# [Text]
On August 27, a video surfaced on social media showing a group of Hindu men ordering workers at a dosa stall in Mathura’s Vikas Market to remove the banners bearing the name of the establishment: Shrinath Dosa Corner. They ask one man why the stall had been named after a Hindu god.
“Remove it,” said the man recording the video, pointing to the banners. “Write your Allah’s name or [Prophet] Mohammad’s name, not Shrinath. A lot of Hindu brothers will think that this shop belongs to a Hindu.”
The Hindu men tugged down the posters, tore them and vandalised the stall as they chanted, “Krishna bhakt ab yudh karo, Mathura ko bhi shuddh karo.” Devotees of Krishna, be ready to fight and cleanse Mathura.
The video was widely shared, bring the attack to national attention.
After a first information report was lodged by Irfan, who runs the stall, Mathura police officials arrested one person, identified as Shrikant Sharma, reported the Indian Express,
The police claimed that Sharma was not associated with any political outfit. But The Print reported that he is the president of the Anntarashtriya Hindu Parishad, a faction of the Vishwa Hindu Parishad, and had claimed responsibility for the incident.

# [Recorded data]
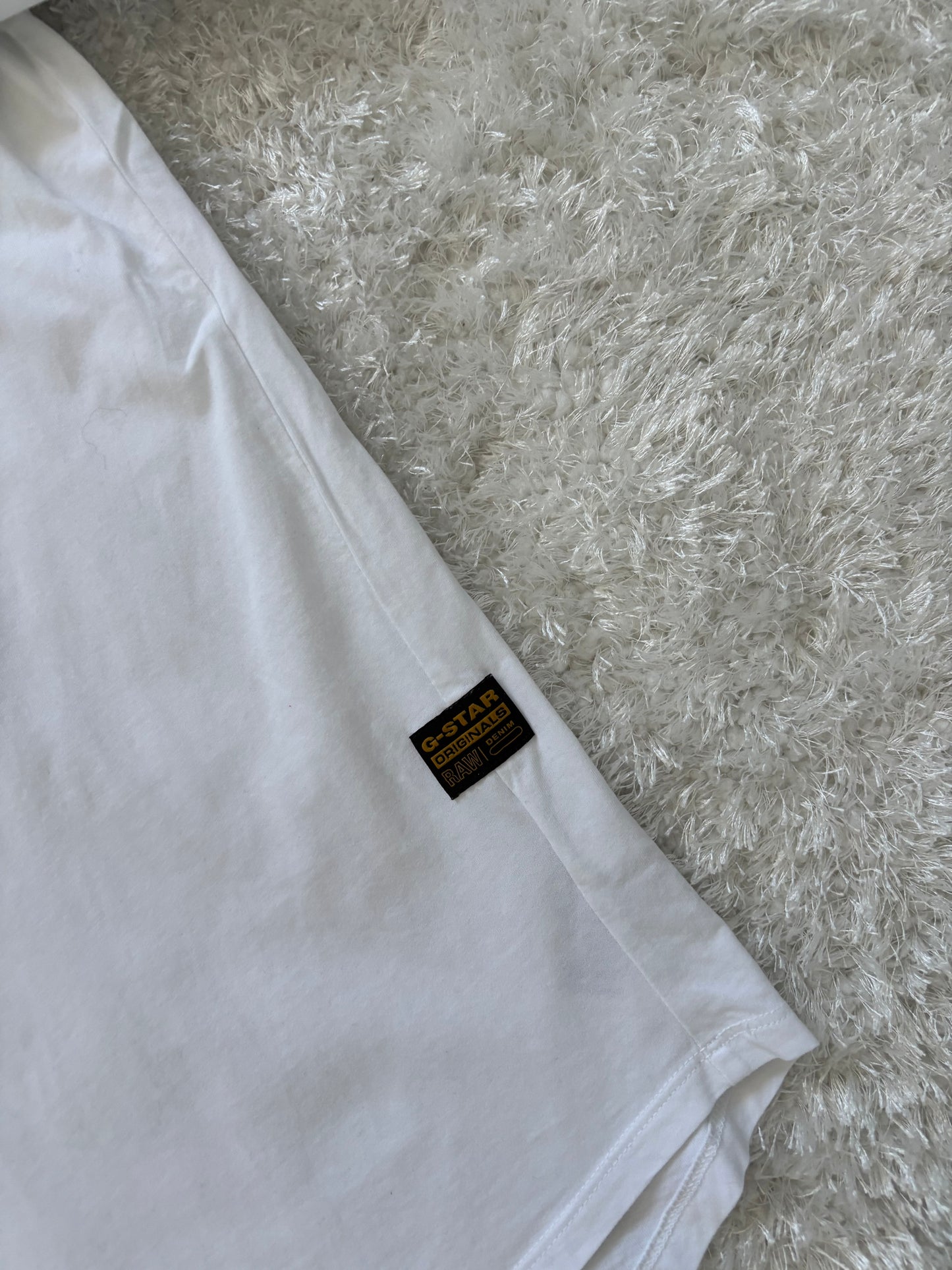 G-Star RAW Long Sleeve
==
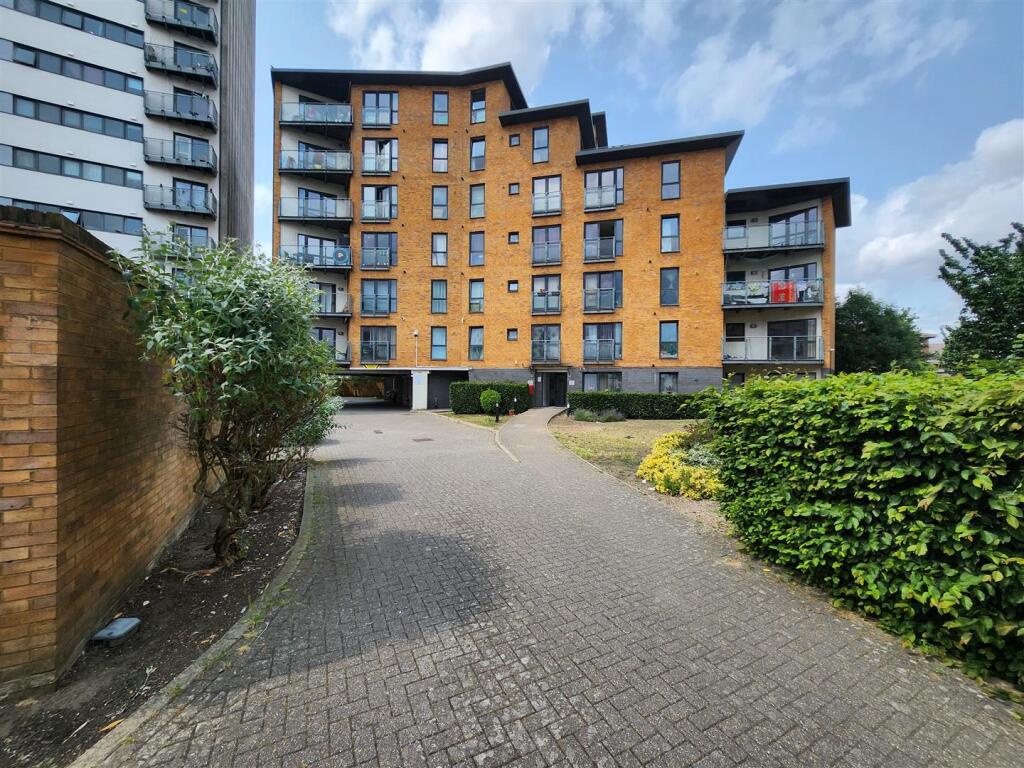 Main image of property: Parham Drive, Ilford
==
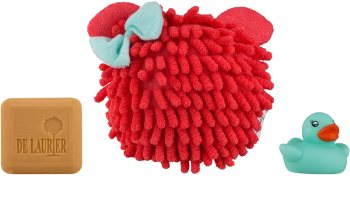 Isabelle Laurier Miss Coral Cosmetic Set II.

# [Activity list]
• a. Answer these questions about the Mathura dosa stall text:
(i) What name did the banners on the stall carry?
(ii) Who lodged the first information report?
(iii) According to The Print, what organization is Shrikant Sharma president of?
• b. Reproduce the Mathura dosa stall text word for word, from "The Hindu men" up to and including "for the incident.".

# [List of solutions]
• a.
(i) Shrinath Dosa Corner
(ii) Irfan, who runs the stall
(iii) The Anntarashtriya Hindu Parishad, a faction of the Vishwa Hindu Parishad

• b.
The Hindu men tugged down the posters, tore them and vandalised the stall as they chanted, “Krishna bhakt ab yudh karo, Mathura ko bhi shuddh karo.” Devotees of Krishna, be ready to fight and cleanse Mathura.
The video was widely shared, bring the attack to national attention.
After a first information report was lodged by Irfan, who runs the stall, Mathura police officials arrested one person, identified as Shrikant Sharma, reported the Indian Express,
The police claimed that Sharma was not associated with any political outfit. But The Print reported that he is the president of the Anntarashtriya Hindu Parishad, a faction of the Vishwa Hindu Parishad, and had claimed responsibility for the incident.